Title: The importance of genetic analyses in drug selection and treatment responses
Abstract
Recent advances in clinical pharmacogenetics aim to improve treatment efficacy and reduce adverse drug reactions by guiding drug selection, dosage adjustment, and therapeutic monitoring based on patient-specific genetic information. With the growing availability of genomic data and the integration of clinical guidelines, pharmacogenomic testing has increasingly become a clinical decision support tool across multiple disciplines, including oncology, cardiology, psychiatry, immunology, and critical care. Different countries have adopted diverse strategies regarding reimbursement policies, clinical guideline integration, and laboratory infrastructure when implementing pharmacogenomic practices in healthcare systems. Global frameworks such as CPIC, DPWG, and PharmGKB continue to play a key role in harmonizing these approaches and advancing personalized medicine.

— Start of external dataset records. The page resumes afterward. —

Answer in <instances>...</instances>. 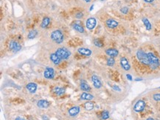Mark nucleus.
<instances>
[{
    "label": "nucleus",
    "mask_w": 160,
    "mask_h": 120,
    "mask_svg": "<svg viewBox=\"0 0 160 120\" xmlns=\"http://www.w3.org/2000/svg\"><path fill=\"white\" fill-rule=\"evenodd\" d=\"M145 107V103L143 100H139L136 103L134 106V111L135 112H141Z\"/></svg>",
    "instance_id": "nucleus-5"
},
{
    "label": "nucleus",
    "mask_w": 160,
    "mask_h": 120,
    "mask_svg": "<svg viewBox=\"0 0 160 120\" xmlns=\"http://www.w3.org/2000/svg\"><path fill=\"white\" fill-rule=\"evenodd\" d=\"M53 91L58 96H61L65 93V89L61 87H55L53 89Z\"/></svg>",
    "instance_id": "nucleus-22"
},
{
    "label": "nucleus",
    "mask_w": 160,
    "mask_h": 120,
    "mask_svg": "<svg viewBox=\"0 0 160 120\" xmlns=\"http://www.w3.org/2000/svg\"><path fill=\"white\" fill-rule=\"evenodd\" d=\"M55 53L59 56V58L61 59V60H66V59H68L70 55H71V52L66 48L64 47H61V48H58Z\"/></svg>",
    "instance_id": "nucleus-4"
},
{
    "label": "nucleus",
    "mask_w": 160,
    "mask_h": 120,
    "mask_svg": "<svg viewBox=\"0 0 160 120\" xmlns=\"http://www.w3.org/2000/svg\"><path fill=\"white\" fill-rule=\"evenodd\" d=\"M153 97H154V100L155 101H160V93H157V94H154Z\"/></svg>",
    "instance_id": "nucleus-30"
},
{
    "label": "nucleus",
    "mask_w": 160,
    "mask_h": 120,
    "mask_svg": "<svg viewBox=\"0 0 160 120\" xmlns=\"http://www.w3.org/2000/svg\"><path fill=\"white\" fill-rule=\"evenodd\" d=\"M55 75V71L51 67H47L46 68L44 72V76L47 79H52Z\"/></svg>",
    "instance_id": "nucleus-7"
},
{
    "label": "nucleus",
    "mask_w": 160,
    "mask_h": 120,
    "mask_svg": "<svg viewBox=\"0 0 160 120\" xmlns=\"http://www.w3.org/2000/svg\"><path fill=\"white\" fill-rule=\"evenodd\" d=\"M80 111V107H78V106H74V107H72V108L69 110L68 113H69V116H71V117H75V116H77V115L79 114Z\"/></svg>",
    "instance_id": "nucleus-15"
},
{
    "label": "nucleus",
    "mask_w": 160,
    "mask_h": 120,
    "mask_svg": "<svg viewBox=\"0 0 160 120\" xmlns=\"http://www.w3.org/2000/svg\"><path fill=\"white\" fill-rule=\"evenodd\" d=\"M109 111H103V112L102 113V114H101V119H102L103 120H105L109 119Z\"/></svg>",
    "instance_id": "nucleus-26"
},
{
    "label": "nucleus",
    "mask_w": 160,
    "mask_h": 120,
    "mask_svg": "<svg viewBox=\"0 0 160 120\" xmlns=\"http://www.w3.org/2000/svg\"><path fill=\"white\" fill-rule=\"evenodd\" d=\"M142 21H143V24H144V25H145V29L147 30H151V29H152V25H151V22L149 21V20L148 19V18H143V19H142Z\"/></svg>",
    "instance_id": "nucleus-20"
},
{
    "label": "nucleus",
    "mask_w": 160,
    "mask_h": 120,
    "mask_svg": "<svg viewBox=\"0 0 160 120\" xmlns=\"http://www.w3.org/2000/svg\"><path fill=\"white\" fill-rule=\"evenodd\" d=\"M106 25L109 28H111V29H113V28H115L118 26V22L117 21H115L114 19L113 18H109L106 21Z\"/></svg>",
    "instance_id": "nucleus-13"
},
{
    "label": "nucleus",
    "mask_w": 160,
    "mask_h": 120,
    "mask_svg": "<svg viewBox=\"0 0 160 120\" xmlns=\"http://www.w3.org/2000/svg\"><path fill=\"white\" fill-rule=\"evenodd\" d=\"M50 37L53 41L57 44H61L64 41V35L60 30H55L52 31L50 35Z\"/></svg>",
    "instance_id": "nucleus-1"
},
{
    "label": "nucleus",
    "mask_w": 160,
    "mask_h": 120,
    "mask_svg": "<svg viewBox=\"0 0 160 120\" xmlns=\"http://www.w3.org/2000/svg\"><path fill=\"white\" fill-rule=\"evenodd\" d=\"M15 120H25L24 119H23V118H21V117H17L16 119Z\"/></svg>",
    "instance_id": "nucleus-35"
},
{
    "label": "nucleus",
    "mask_w": 160,
    "mask_h": 120,
    "mask_svg": "<svg viewBox=\"0 0 160 120\" xmlns=\"http://www.w3.org/2000/svg\"><path fill=\"white\" fill-rule=\"evenodd\" d=\"M120 62V65H121V66L123 68L124 70H126V71H128V70L131 69L130 64H129L128 60H127V58H121Z\"/></svg>",
    "instance_id": "nucleus-10"
},
{
    "label": "nucleus",
    "mask_w": 160,
    "mask_h": 120,
    "mask_svg": "<svg viewBox=\"0 0 160 120\" xmlns=\"http://www.w3.org/2000/svg\"><path fill=\"white\" fill-rule=\"evenodd\" d=\"M27 89L28 90V91L31 94H34L36 91L37 89V85L34 83H30L27 85Z\"/></svg>",
    "instance_id": "nucleus-16"
},
{
    "label": "nucleus",
    "mask_w": 160,
    "mask_h": 120,
    "mask_svg": "<svg viewBox=\"0 0 160 120\" xmlns=\"http://www.w3.org/2000/svg\"><path fill=\"white\" fill-rule=\"evenodd\" d=\"M96 24H97V21L95 18H89L87 19L86 22V27L90 30H92L95 29V27H96Z\"/></svg>",
    "instance_id": "nucleus-6"
},
{
    "label": "nucleus",
    "mask_w": 160,
    "mask_h": 120,
    "mask_svg": "<svg viewBox=\"0 0 160 120\" xmlns=\"http://www.w3.org/2000/svg\"><path fill=\"white\" fill-rule=\"evenodd\" d=\"M80 89H81L83 91H86V92H89V91H91L90 86H89V84H88L86 82H85L84 80H82L81 83H80Z\"/></svg>",
    "instance_id": "nucleus-18"
},
{
    "label": "nucleus",
    "mask_w": 160,
    "mask_h": 120,
    "mask_svg": "<svg viewBox=\"0 0 160 120\" xmlns=\"http://www.w3.org/2000/svg\"><path fill=\"white\" fill-rule=\"evenodd\" d=\"M73 29L75 30V31H77V32H80V33H83L85 31H84V28L81 26V25H80V24H75L74 25H73Z\"/></svg>",
    "instance_id": "nucleus-23"
},
{
    "label": "nucleus",
    "mask_w": 160,
    "mask_h": 120,
    "mask_svg": "<svg viewBox=\"0 0 160 120\" xmlns=\"http://www.w3.org/2000/svg\"><path fill=\"white\" fill-rule=\"evenodd\" d=\"M93 98H94V96L89 94L88 92H84L80 96V99L83 100H91Z\"/></svg>",
    "instance_id": "nucleus-19"
},
{
    "label": "nucleus",
    "mask_w": 160,
    "mask_h": 120,
    "mask_svg": "<svg viewBox=\"0 0 160 120\" xmlns=\"http://www.w3.org/2000/svg\"><path fill=\"white\" fill-rule=\"evenodd\" d=\"M43 119H44V120H48V118H47L46 116H45V117L44 116V117H43Z\"/></svg>",
    "instance_id": "nucleus-36"
},
{
    "label": "nucleus",
    "mask_w": 160,
    "mask_h": 120,
    "mask_svg": "<svg viewBox=\"0 0 160 120\" xmlns=\"http://www.w3.org/2000/svg\"><path fill=\"white\" fill-rule=\"evenodd\" d=\"M38 34V32L36 30H32L28 34V38L29 39H33Z\"/></svg>",
    "instance_id": "nucleus-24"
},
{
    "label": "nucleus",
    "mask_w": 160,
    "mask_h": 120,
    "mask_svg": "<svg viewBox=\"0 0 160 120\" xmlns=\"http://www.w3.org/2000/svg\"><path fill=\"white\" fill-rule=\"evenodd\" d=\"M85 108L87 110V111H91L94 108V104L91 102H87L86 104H85Z\"/></svg>",
    "instance_id": "nucleus-25"
},
{
    "label": "nucleus",
    "mask_w": 160,
    "mask_h": 120,
    "mask_svg": "<svg viewBox=\"0 0 160 120\" xmlns=\"http://www.w3.org/2000/svg\"><path fill=\"white\" fill-rule=\"evenodd\" d=\"M112 88H113V89H114V90H115V91H120V88H119L117 86H114Z\"/></svg>",
    "instance_id": "nucleus-32"
},
{
    "label": "nucleus",
    "mask_w": 160,
    "mask_h": 120,
    "mask_svg": "<svg viewBox=\"0 0 160 120\" xmlns=\"http://www.w3.org/2000/svg\"><path fill=\"white\" fill-rule=\"evenodd\" d=\"M78 52L82 55H84V56H90L92 54V52L91 49H88V48H85V47H80L78 49Z\"/></svg>",
    "instance_id": "nucleus-9"
},
{
    "label": "nucleus",
    "mask_w": 160,
    "mask_h": 120,
    "mask_svg": "<svg viewBox=\"0 0 160 120\" xmlns=\"http://www.w3.org/2000/svg\"><path fill=\"white\" fill-rule=\"evenodd\" d=\"M10 49L13 52H16L21 49V46L17 41H11L10 43Z\"/></svg>",
    "instance_id": "nucleus-8"
},
{
    "label": "nucleus",
    "mask_w": 160,
    "mask_h": 120,
    "mask_svg": "<svg viewBox=\"0 0 160 120\" xmlns=\"http://www.w3.org/2000/svg\"><path fill=\"white\" fill-rule=\"evenodd\" d=\"M146 120H154L153 118H148Z\"/></svg>",
    "instance_id": "nucleus-37"
},
{
    "label": "nucleus",
    "mask_w": 160,
    "mask_h": 120,
    "mask_svg": "<svg viewBox=\"0 0 160 120\" xmlns=\"http://www.w3.org/2000/svg\"></svg>",
    "instance_id": "nucleus-41"
},
{
    "label": "nucleus",
    "mask_w": 160,
    "mask_h": 120,
    "mask_svg": "<svg viewBox=\"0 0 160 120\" xmlns=\"http://www.w3.org/2000/svg\"><path fill=\"white\" fill-rule=\"evenodd\" d=\"M100 1H104V0H100Z\"/></svg>",
    "instance_id": "nucleus-40"
},
{
    "label": "nucleus",
    "mask_w": 160,
    "mask_h": 120,
    "mask_svg": "<svg viewBox=\"0 0 160 120\" xmlns=\"http://www.w3.org/2000/svg\"><path fill=\"white\" fill-rule=\"evenodd\" d=\"M37 106L40 108H47L49 106V103L44 100H41L37 103Z\"/></svg>",
    "instance_id": "nucleus-17"
},
{
    "label": "nucleus",
    "mask_w": 160,
    "mask_h": 120,
    "mask_svg": "<svg viewBox=\"0 0 160 120\" xmlns=\"http://www.w3.org/2000/svg\"><path fill=\"white\" fill-rule=\"evenodd\" d=\"M143 80V79H136L137 81H138V80Z\"/></svg>",
    "instance_id": "nucleus-39"
},
{
    "label": "nucleus",
    "mask_w": 160,
    "mask_h": 120,
    "mask_svg": "<svg viewBox=\"0 0 160 120\" xmlns=\"http://www.w3.org/2000/svg\"><path fill=\"white\" fill-rule=\"evenodd\" d=\"M148 59L150 61V66L151 69H157L160 65V60L158 59V58L157 56H155L152 52H148Z\"/></svg>",
    "instance_id": "nucleus-2"
},
{
    "label": "nucleus",
    "mask_w": 160,
    "mask_h": 120,
    "mask_svg": "<svg viewBox=\"0 0 160 120\" xmlns=\"http://www.w3.org/2000/svg\"><path fill=\"white\" fill-rule=\"evenodd\" d=\"M92 81L93 83L94 86L96 89H100L102 87V83L100 81V80L99 79V77L97 75H92Z\"/></svg>",
    "instance_id": "nucleus-11"
},
{
    "label": "nucleus",
    "mask_w": 160,
    "mask_h": 120,
    "mask_svg": "<svg viewBox=\"0 0 160 120\" xmlns=\"http://www.w3.org/2000/svg\"><path fill=\"white\" fill-rule=\"evenodd\" d=\"M126 77H127V78H128L129 80H132V77H131L130 75H126Z\"/></svg>",
    "instance_id": "nucleus-33"
},
{
    "label": "nucleus",
    "mask_w": 160,
    "mask_h": 120,
    "mask_svg": "<svg viewBox=\"0 0 160 120\" xmlns=\"http://www.w3.org/2000/svg\"><path fill=\"white\" fill-rule=\"evenodd\" d=\"M143 1L147 3H152L153 1H154V0H143Z\"/></svg>",
    "instance_id": "nucleus-34"
},
{
    "label": "nucleus",
    "mask_w": 160,
    "mask_h": 120,
    "mask_svg": "<svg viewBox=\"0 0 160 120\" xmlns=\"http://www.w3.org/2000/svg\"><path fill=\"white\" fill-rule=\"evenodd\" d=\"M115 63V60L113 58H110L107 60V65L109 66H113Z\"/></svg>",
    "instance_id": "nucleus-27"
},
{
    "label": "nucleus",
    "mask_w": 160,
    "mask_h": 120,
    "mask_svg": "<svg viewBox=\"0 0 160 120\" xmlns=\"http://www.w3.org/2000/svg\"><path fill=\"white\" fill-rule=\"evenodd\" d=\"M137 58L143 64L150 65V61H149V59H148V54H146L144 51H143L141 49L138 50L137 52Z\"/></svg>",
    "instance_id": "nucleus-3"
},
{
    "label": "nucleus",
    "mask_w": 160,
    "mask_h": 120,
    "mask_svg": "<svg viewBox=\"0 0 160 120\" xmlns=\"http://www.w3.org/2000/svg\"><path fill=\"white\" fill-rule=\"evenodd\" d=\"M106 53L110 58H114V57H117L118 55L119 52L116 49H108L106 50Z\"/></svg>",
    "instance_id": "nucleus-14"
},
{
    "label": "nucleus",
    "mask_w": 160,
    "mask_h": 120,
    "mask_svg": "<svg viewBox=\"0 0 160 120\" xmlns=\"http://www.w3.org/2000/svg\"><path fill=\"white\" fill-rule=\"evenodd\" d=\"M83 16V14L82 13H78L75 15V17L78 18H82Z\"/></svg>",
    "instance_id": "nucleus-31"
},
{
    "label": "nucleus",
    "mask_w": 160,
    "mask_h": 120,
    "mask_svg": "<svg viewBox=\"0 0 160 120\" xmlns=\"http://www.w3.org/2000/svg\"><path fill=\"white\" fill-rule=\"evenodd\" d=\"M94 44H95V46H97L98 47H102L103 46V44L99 40H95L94 41Z\"/></svg>",
    "instance_id": "nucleus-29"
},
{
    "label": "nucleus",
    "mask_w": 160,
    "mask_h": 120,
    "mask_svg": "<svg viewBox=\"0 0 160 120\" xmlns=\"http://www.w3.org/2000/svg\"><path fill=\"white\" fill-rule=\"evenodd\" d=\"M120 12L123 14H127L128 13V7H123L120 9Z\"/></svg>",
    "instance_id": "nucleus-28"
},
{
    "label": "nucleus",
    "mask_w": 160,
    "mask_h": 120,
    "mask_svg": "<svg viewBox=\"0 0 160 120\" xmlns=\"http://www.w3.org/2000/svg\"><path fill=\"white\" fill-rule=\"evenodd\" d=\"M49 23H50V18L49 17H44L42 20L41 24V28H46L48 27Z\"/></svg>",
    "instance_id": "nucleus-21"
},
{
    "label": "nucleus",
    "mask_w": 160,
    "mask_h": 120,
    "mask_svg": "<svg viewBox=\"0 0 160 120\" xmlns=\"http://www.w3.org/2000/svg\"><path fill=\"white\" fill-rule=\"evenodd\" d=\"M84 1H85L86 2H90V1H91V0H84Z\"/></svg>",
    "instance_id": "nucleus-38"
},
{
    "label": "nucleus",
    "mask_w": 160,
    "mask_h": 120,
    "mask_svg": "<svg viewBox=\"0 0 160 120\" xmlns=\"http://www.w3.org/2000/svg\"><path fill=\"white\" fill-rule=\"evenodd\" d=\"M51 61L55 64V65H58L61 61V59L59 58V56L56 54V53H52L50 55V57H49Z\"/></svg>",
    "instance_id": "nucleus-12"
}]
</instances>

This presentation will focus on current developments in pharmacogenetic testing, clinical applications, and international strategies for adopting pharmacogenomic practices. Furthermore, BIODECODE’s next-generation pharmacogenomic analysis platform will be introduced, highlighting its comprehensive gene panel, WGS-based deep sequencing capability, variant annotation pipeline, clinical reporting workflow, and integration features for healthcare providers and researchers. Case-based examples and clinical decision support perspectives will illustrate the platform’s contribution to improving healthcare outcomes.
Within this comprehensive scope, the importance of pharmacogenetic analyses in drug selection and treatment response, as well as future directions for health policy integration and clinical adoption, will be discussed.